MANAUS – Se alguém duvidava que o tom de autoridade de Roberto Cidade na Assembleia Legislativa seria levado para a sede do Governo, a resposta veio logo nas primeiras horas desta segunda-feira (06). No primeiro dia oficial de “caneta na mão” após a posse histórica, Cidade não apenas ocupou o gabinete principal, como convocou todo o secretariado para deixar claro que a engrenagem do Estado vai girar sob sua vigilância.
O “QG” da Continuidade
A reunião no Palácio da Compensa teve um componente estratégico: a presença de Wilson Lima e Tadeu de Souza. Para quem vê de fora, pode parecer apenas cortesia, mas para o tabuleiro político, foi a materialização da união que Cidade pregou no Plenário.
Se no domingo ele avisou que a gestão seria de “trabalho e sem lambança”, na segunda ele mostrou como fará isso. Ao manter o secretariado de Wilson Lima, Cidade sinaliza que não haverá caça às bruxas, mas sim uma cobrança por resultados imediatos.
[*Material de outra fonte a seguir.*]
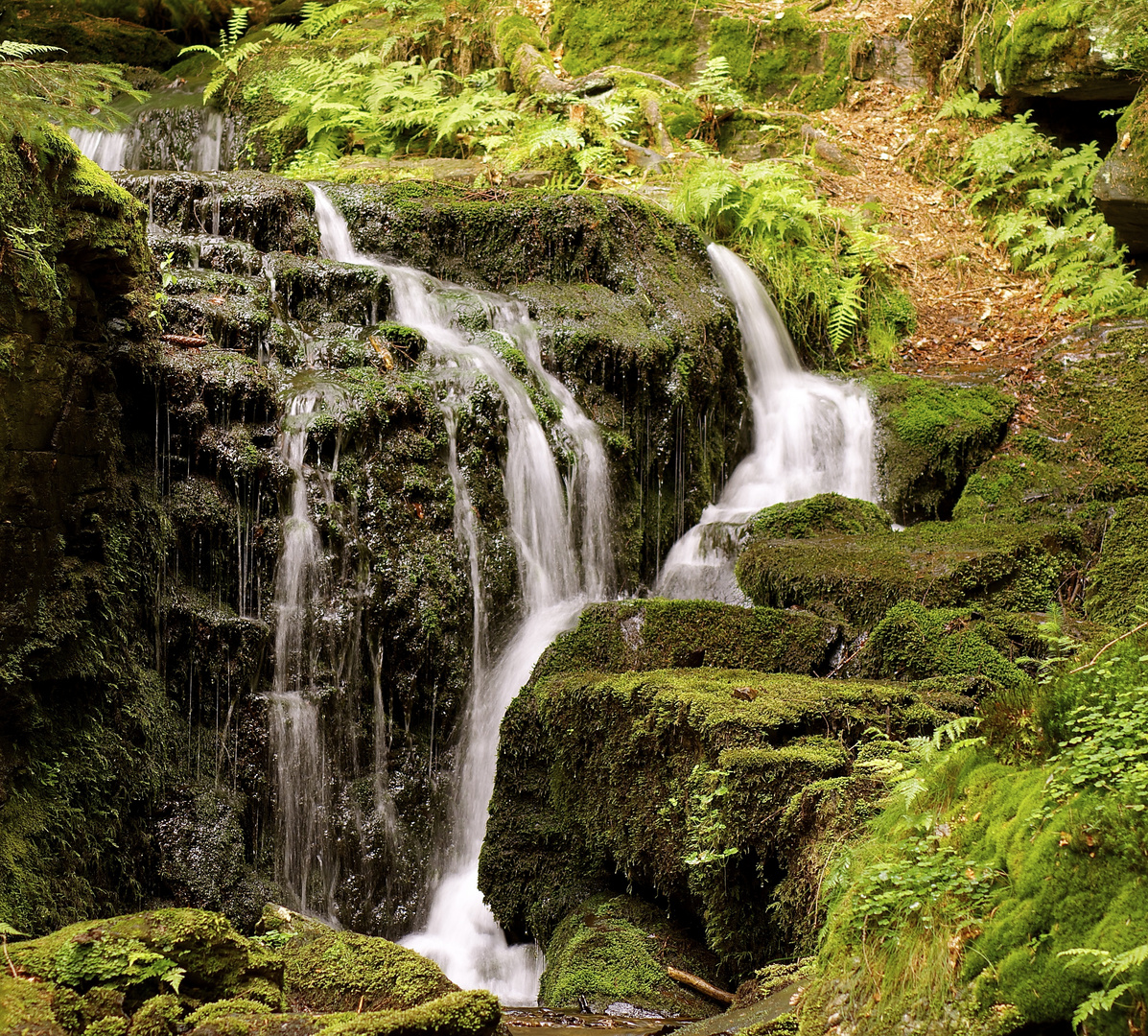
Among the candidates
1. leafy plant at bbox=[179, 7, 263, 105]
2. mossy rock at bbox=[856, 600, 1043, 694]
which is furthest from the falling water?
leafy plant at bbox=[179, 7, 263, 105]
“Fiz questão de convidar o Wilson e o Tadeu para uma conversa madura. Precisamos estar unidos para manter a estabilidade. O foco é continuidade”, afirmou Cidade, baixando o tom da “mão de ferro” para o “perfil conciliador”, mas sem perder a postura de comando.
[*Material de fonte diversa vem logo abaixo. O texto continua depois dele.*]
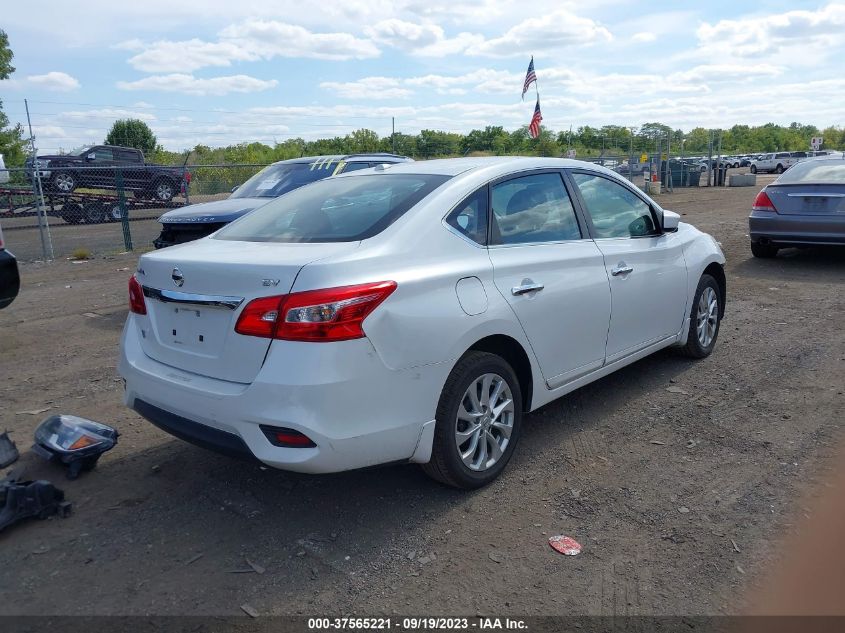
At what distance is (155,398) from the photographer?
11.7ft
Estabilidade é a palavra de ordem
Durante a coletiva, o agora governador interino reforçou que seu estilo é o do diálogo, mas com respeito à competência técnica. Ao lado dos secretários, ele reafirmou os pilares que já havia desenhado em sua posse:
Manutenção da Governabilidade: Zero interrupção em projetos e obras.
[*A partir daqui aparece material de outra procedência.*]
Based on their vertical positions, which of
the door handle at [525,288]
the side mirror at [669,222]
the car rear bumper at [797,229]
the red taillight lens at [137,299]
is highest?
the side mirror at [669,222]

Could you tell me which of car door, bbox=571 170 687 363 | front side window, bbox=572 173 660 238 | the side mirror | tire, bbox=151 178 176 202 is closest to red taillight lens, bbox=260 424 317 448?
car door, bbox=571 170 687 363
Respeito Técnico: Valorização da equipe que já conhece os gargalos do Estado.
Transição Equilibrada: A presença dos ex-gestores serviu para “azeitar” a passagem de bastão, garantindo que o Amazonas não sinta o vácuo de poder.
O Endosso de Wilson Lima
Wilson Lima, que renunciou para seguir novos rumos políticos, fez questão de chancelar o sucessor. “Tomei uma decisão pensando na estabilidade. O governador Roberto é uma pessoa do diálogo e reúne as qualidades para conduzir o Estado”, declarou Lima, reforçando que a escolha de Cidade para a sucessão foi um movimento de responsabilidade, e não apenas de conveniência.
O que muda agora?
Com o primeiro dia de reuniões concluído, o recado de Roberto Cidade está dado. Ele troca o palanque da Aleam pela mesa de decisões do Executivo com a confiança de quem tem a maioria do Legislativo e a estrutura do Governo alinhadas.
A “mão de ferro” mencionada na posse agora se traduz em uma gestão de vigilância. Cidade assume como um interventor da própria coalizão, com a missão de provar que, sob seu comando, o Amazonas seguirá avançando, mas sob um novo e rigoroso padrão de cobrança.